Por isso é inevitável que o filme seja desconexo, cheio de pontas soltas, digressões assumidas e devaneios como o do casal de Magritte, encenado de maneira sui generis por Varda. De certa forma, a estrutura e a proposta do filme pedem essas digressões, todas saborosas e pertinentes, nunca interrompendo algum fluxo ou pensamento mais complexo.
O filme é multi-referencial. Passa de pintores renascentistas a cubistas, de fotógrafos a atores de teatro, de Jane Birkin a Michel Piccoli, de Schubert aos Doors. E passa pelo envolvimento da diretora com os Panteras Negras e as feministas, as chamadas minorias exigindo direitos nos tumultuados EUA do fim dos anos 1960.

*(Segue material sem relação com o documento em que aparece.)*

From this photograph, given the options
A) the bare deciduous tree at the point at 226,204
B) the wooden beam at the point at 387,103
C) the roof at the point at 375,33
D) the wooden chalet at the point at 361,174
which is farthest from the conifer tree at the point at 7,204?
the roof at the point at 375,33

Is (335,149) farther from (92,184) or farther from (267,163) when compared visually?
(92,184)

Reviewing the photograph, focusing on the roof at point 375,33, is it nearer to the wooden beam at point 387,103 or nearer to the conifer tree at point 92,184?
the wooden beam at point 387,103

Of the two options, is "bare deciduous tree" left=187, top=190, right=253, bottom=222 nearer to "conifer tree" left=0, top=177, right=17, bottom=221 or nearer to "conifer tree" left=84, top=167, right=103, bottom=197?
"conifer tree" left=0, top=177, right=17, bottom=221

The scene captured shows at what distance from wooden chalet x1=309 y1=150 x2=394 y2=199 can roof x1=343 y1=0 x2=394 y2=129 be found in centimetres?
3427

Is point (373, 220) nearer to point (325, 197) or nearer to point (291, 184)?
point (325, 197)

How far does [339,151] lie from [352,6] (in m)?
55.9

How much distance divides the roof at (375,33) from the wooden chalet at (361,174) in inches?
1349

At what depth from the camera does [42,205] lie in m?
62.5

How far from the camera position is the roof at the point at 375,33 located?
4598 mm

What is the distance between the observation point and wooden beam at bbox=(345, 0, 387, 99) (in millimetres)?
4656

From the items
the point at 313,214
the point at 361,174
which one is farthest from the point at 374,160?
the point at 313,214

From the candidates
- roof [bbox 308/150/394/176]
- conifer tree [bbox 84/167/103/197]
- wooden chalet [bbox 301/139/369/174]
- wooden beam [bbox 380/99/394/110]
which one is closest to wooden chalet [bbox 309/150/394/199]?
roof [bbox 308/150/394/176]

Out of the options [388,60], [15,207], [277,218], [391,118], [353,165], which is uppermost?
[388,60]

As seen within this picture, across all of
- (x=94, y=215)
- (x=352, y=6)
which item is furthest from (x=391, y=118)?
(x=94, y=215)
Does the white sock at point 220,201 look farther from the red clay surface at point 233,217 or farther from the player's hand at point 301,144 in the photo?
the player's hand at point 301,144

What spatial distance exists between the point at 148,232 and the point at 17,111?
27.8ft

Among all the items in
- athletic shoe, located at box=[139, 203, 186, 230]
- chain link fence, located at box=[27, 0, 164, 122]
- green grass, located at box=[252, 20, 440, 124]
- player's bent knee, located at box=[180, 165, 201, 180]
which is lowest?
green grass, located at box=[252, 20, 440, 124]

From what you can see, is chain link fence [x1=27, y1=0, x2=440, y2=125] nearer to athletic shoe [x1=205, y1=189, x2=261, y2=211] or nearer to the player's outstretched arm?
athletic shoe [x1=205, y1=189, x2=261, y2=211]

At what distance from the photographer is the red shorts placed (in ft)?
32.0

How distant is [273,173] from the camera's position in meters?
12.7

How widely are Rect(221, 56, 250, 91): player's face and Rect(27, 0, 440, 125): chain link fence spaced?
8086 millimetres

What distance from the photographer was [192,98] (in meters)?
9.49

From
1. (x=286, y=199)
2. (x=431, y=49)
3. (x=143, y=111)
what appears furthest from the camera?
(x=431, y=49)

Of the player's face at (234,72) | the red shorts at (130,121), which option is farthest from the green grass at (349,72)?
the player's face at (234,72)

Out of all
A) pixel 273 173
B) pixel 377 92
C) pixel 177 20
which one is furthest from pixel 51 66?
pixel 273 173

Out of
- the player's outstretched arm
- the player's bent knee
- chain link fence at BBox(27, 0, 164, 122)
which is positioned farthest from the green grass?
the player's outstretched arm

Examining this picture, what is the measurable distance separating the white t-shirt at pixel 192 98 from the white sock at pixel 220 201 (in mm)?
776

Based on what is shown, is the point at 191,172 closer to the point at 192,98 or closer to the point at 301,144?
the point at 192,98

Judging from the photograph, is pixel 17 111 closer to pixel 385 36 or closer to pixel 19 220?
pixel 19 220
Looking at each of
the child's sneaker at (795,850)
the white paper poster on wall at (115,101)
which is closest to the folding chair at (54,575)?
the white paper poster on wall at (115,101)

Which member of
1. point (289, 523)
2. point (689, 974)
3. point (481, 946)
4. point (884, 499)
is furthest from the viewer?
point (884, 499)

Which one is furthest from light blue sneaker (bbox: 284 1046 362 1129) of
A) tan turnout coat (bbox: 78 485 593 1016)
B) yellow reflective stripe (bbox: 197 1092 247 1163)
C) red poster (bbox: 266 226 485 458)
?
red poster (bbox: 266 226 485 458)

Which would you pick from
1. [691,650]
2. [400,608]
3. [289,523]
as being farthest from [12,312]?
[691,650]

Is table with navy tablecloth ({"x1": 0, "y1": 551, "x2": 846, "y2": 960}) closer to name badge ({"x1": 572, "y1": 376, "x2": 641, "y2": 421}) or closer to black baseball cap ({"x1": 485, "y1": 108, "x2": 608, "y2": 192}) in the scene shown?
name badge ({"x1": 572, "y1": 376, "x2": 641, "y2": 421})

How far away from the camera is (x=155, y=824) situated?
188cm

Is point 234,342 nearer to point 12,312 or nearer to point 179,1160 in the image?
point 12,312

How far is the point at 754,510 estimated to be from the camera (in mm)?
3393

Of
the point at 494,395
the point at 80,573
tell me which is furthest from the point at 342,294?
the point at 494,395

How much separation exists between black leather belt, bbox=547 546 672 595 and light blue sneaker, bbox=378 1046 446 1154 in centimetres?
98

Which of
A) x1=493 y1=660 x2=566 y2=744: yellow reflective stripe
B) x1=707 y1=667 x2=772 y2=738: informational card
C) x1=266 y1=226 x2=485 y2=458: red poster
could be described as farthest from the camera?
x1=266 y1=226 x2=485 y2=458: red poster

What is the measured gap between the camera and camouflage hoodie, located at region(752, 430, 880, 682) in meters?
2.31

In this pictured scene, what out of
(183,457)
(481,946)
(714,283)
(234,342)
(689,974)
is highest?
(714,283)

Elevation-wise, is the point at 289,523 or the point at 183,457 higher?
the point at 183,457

É também um retrato de viagens. Vai da França à Califórnia e depois volta. E álbum de família. Varda viu seu filho com Jacques Demy, Mathieu, crescer por meio do cinema. A filha com outro marido também aparece em seus filmes (ou nos de Demy), crescendo na tela. Em uma das digressões, diz que levou Jim Morrison às filmagens de Pele de Asno, de Demy. Em outra, é flagrada pela câmera limpando-se “como um gato” num restaurante da Califórnia. Há ainda um gato enorme que aparece para questioná-la de vez em quando. E por aí vai.
Esse desnudamento diante do público é a maior força de suas reminiscências cinematográficas. Podemos chamar de documentário, ou de ficção, mas nenhuma qualificação seria justa. Melhor chamá-lo de filme da alma, um desses raros momentos em que o cinema se abre para as “razões do coração”.